Au début du XIXe siècle, la région vit au rythme du renouveau industriel près des puits de mine et des cours d’eau. L’inoccupation des berges du Gier attise l’intérêt de nombreux industriels et le paysage L’Hormois se transforme progressivement au gré des nouvelles constructions d’usines. Au fur et à mesure que les usines s’agrandissent, le nombre d’ouvriers qu’elles emploient augmente formant petit à petit l’agglomération ouvrière. La population se retrouve alors à une grande distance des chefs-lieux des communes auxquelles elle appartient subissant la contrainte de l’éloignement des écoles et des églises. D’année en année, les intérêts collectifs de la population locale se distinguent de ceux des deux autres communes, poussant les habitants à créer leur propre commune.

C’est en 1905, après des années de procédures que L’Horme obtient le droit de s’ériger en commune autonome.

Comme sur l’ensemble de la vallée du Gier, le territoire L’Hormois a été très exploité pour ses richesses locales. La mine occupait ainsi environ 15% de la population active et de nombreux puits de mine ont fait leur apparition comme le puits Gillier qui fut pendant longtemps le puits le plus profond de France avec une profondeur totale de 1 100 mètres.

Deux sociétés ont également joué un rôle majeur dans l’évolution de la commune : les Fonderies et Forges de L’Horme (fondée en 1847) ainsi que les Forges d’Onzion (fondée en 1849). Elles employaient à elles seules environ un millier d’ouvriers à la fin du XIXe siècle. C’est autour d’elles que s’est constitué le corps urbain de L’Horme. La compagnie des Fonderies et Forge de L’Horme, et en particulier l’un de ses directeur M. Léonce Marin, a œuvré de manière importante en faveur de la population locale mais aussi dans le secteur de l’urbanisme.

L’implantation de L’Horme en milieu rural a également été propice à l’exploitation agricole. En effet, à la création de la commune, on recensait sur le territoire quinze exploitants. L’activité principale était l’élevage de vaches, de volailles, de lapins ou de porcs ; ils cultivaient également le blé, les pommes de terre ou les choux.

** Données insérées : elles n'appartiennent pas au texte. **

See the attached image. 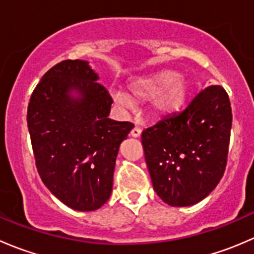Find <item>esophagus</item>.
Returning a JSON list of instances; mask_svg holds the SVG:
<instances>
[{
    "mask_svg": "<svg viewBox=\"0 0 254 254\" xmlns=\"http://www.w3.org/2000/svg\"><path fill=\"white\" fill-rule=\"evenodd\" d=\"M130 135H131L132 137H139L140 135H141V129L137 127H135L134 129L131 130V132H130Z\"/></svg>",
    "mask_w": 254,
    "mask_h": 254,
    "instance_id": "obj_1",
    "label": "esophagus"
}]
</instances>
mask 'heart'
<instances>
[{"instance_id":"obj_1","label":"heart","mask_w":254,"mask_h":254,"mask_svg":"<svg viewBox=\"0 0 254 254\" xmlns=\"http://www.w3.org/2000/svg\"><path fill=\"white\" fill-rule=\"evenodd\" d=\"M190 84L186 78L179 77L173 70H163L157 73L134 79L129 84V96L123 92L114 93L115 101L129 106L131 99H147L152 112L157 115H170L182 108L189 96Z\"/></svg>"}]
</instances>
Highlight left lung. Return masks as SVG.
<instances>
[{"label": "left lung", "instance_id": "8db88e82", "mask_svg": "<svg viewBox=\"0 0 254 254\" xmlns=\"http://www.w3.org/2000/svg\"><path fill=\"white\" fill-rule=\"evenodd\" d=\"M231 125L229 94L211 84L184 111L143 130L146 165L166 204L193 205L216 188L226 168Z\"/></svg>", "mask_w": 254, "mask_h": 254}]
</instances>
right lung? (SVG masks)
Instances as JSON below:
<instances>
[{
  "label": "right lung",
  "mask_w": 254,
  "mask_h": 254,
  "mask_svg": "<svg viewBox=\"0 0 254 254\" xmlns=\"http://www.w3.org/2000/svg\"><path fill=\"white\" fill-rule=\"evenodd\" d=\"M97 79L87 61L64 60L43 76L28 104L38 173L59 200L78 211L107 203L119 146L134 127L109 119L113 99Z\"/></svg>",
  "instance_id": "add662e5"
}]
</instances>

Si le paysage d’aujourd’hui a beaucoup évolué, de nombreux bâtiments d’entreprises sont encore occupés. Certains d’entre eux ont également été réhabilités comme la Maladière dont les bâtiments abritent actuellement la zone commerciale ou encore les Forges d’Onzion transformées en zone d’activités industrielles. De nombreux autres projets sont encore à venir et la transformation de la commune se fera de manière progressive.